(Entries on spatial positioning)

* Begin *

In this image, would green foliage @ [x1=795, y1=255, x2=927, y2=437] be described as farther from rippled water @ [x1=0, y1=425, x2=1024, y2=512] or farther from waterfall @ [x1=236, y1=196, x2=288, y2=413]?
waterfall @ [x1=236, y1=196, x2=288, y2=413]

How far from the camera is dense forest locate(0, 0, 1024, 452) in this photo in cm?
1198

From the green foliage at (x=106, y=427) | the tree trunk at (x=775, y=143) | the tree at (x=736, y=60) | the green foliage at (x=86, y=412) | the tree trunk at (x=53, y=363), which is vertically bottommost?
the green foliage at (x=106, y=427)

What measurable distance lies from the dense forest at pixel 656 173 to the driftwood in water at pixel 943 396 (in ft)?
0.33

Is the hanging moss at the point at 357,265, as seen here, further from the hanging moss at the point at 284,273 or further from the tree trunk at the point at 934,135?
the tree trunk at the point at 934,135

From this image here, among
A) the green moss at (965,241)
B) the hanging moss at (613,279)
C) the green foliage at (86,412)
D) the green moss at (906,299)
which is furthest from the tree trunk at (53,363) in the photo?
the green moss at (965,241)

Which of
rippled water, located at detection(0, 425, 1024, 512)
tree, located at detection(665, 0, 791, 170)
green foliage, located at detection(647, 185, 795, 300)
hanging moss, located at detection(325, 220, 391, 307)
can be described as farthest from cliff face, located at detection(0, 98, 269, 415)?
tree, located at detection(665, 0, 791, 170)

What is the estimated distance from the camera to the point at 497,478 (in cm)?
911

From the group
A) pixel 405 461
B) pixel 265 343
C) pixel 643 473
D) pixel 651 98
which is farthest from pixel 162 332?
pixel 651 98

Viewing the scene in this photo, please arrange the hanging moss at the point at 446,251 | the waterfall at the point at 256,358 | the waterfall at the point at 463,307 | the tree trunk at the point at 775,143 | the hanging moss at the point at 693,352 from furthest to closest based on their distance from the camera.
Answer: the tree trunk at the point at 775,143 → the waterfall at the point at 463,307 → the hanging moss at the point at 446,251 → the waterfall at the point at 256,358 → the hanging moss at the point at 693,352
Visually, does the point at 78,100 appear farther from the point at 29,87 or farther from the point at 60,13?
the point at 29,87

* End *

WHAT NEEDS TO BE DONE:
Set all of the records down again, exactly as they stand.

RESULT BELOW:
In this image, would green foliage @ [x1=795, y1=255, x2=927, y2=437] be described as farther from rippled water @ [x1=0, y1=425, x2=1024, y2=512] or farther from waterfall @ [x1=236, y1=196, x2=288, y2=413]?
waterfall @ [x1=236, y1=196, x2=288, y2=413]

How far from the camera is dense forest locate(0, 0, 1024, 452) in this photo in cm?
1198

From the green foliage at (x=106, y=427) | the tree trunk at (x=775, y=143) | the tree at (x=736, y=60) | the green foliage at (x=86, y=412) | the tree trunk at (x=53, y=363), which is vertically bottommost?
the green foliage at (x=106, y=427)

What measurable distance lies from the dense forest at pixel 656 173 to the driftwood in water at pixel 943 396 (in ft)?
0.33

Is the hanging moss at the point at 357,265, as seen here, further from the hanging moss at the point at 284,273 or further from the tree trunk at the point at 934,135?
the tree trunk at the point at 934,135

From this image here, among
A) the green moss at (965,241)
B) the hanging moss at (613,279)
C) the green foliage at (86,412)
D) the green moss at (906,299)
which is furthest from the tree trunk at (53,363) in the photo?
the green moss at (965,241)

Which of
rippled water, located at detection(0, 425, 1024, 512)
tree, located at detection(665, 0, 791, 170)
green foliage, located at detection(647, 185, 795, 300)
hanging moss, located at detection(325, 220, 391, 307)
can be described as farthest from cliff face, located at detection(0, 98, 269, 415)?
tree, located at detection(665, 0, 791, 170)

What is the estimated distance from the camera to the point at 497,478 (in cm)?
911

From the group
A) pixel 405 461
B) pixel 265 343
C) pixel 643 473
D) pixel 651 98
which is farthest from pixel 162 332?
pixel 651 98

Viewing the scene in this photo, please arrange the hanging moss at the point at 446,251 | the waterfall at the point at 256,358 | the waterfall at the point at 463,307 | the tree trunk at the point at 775,143 | the hanging moss at the point at 693,352 from furthest to closest based on their distance from the camera.
Answer: the tree trunk at the point at 775,143 → the waterfall at the point at 463,307 → the hanging moss at the point at 446,251 → the waterfall at the point at 256,358 → the hanging moss at the point at 693,352
Visually, does the point at 78,100 appear farther from the point at 29,87 or farther from the point at 60,13?
the point at 29,87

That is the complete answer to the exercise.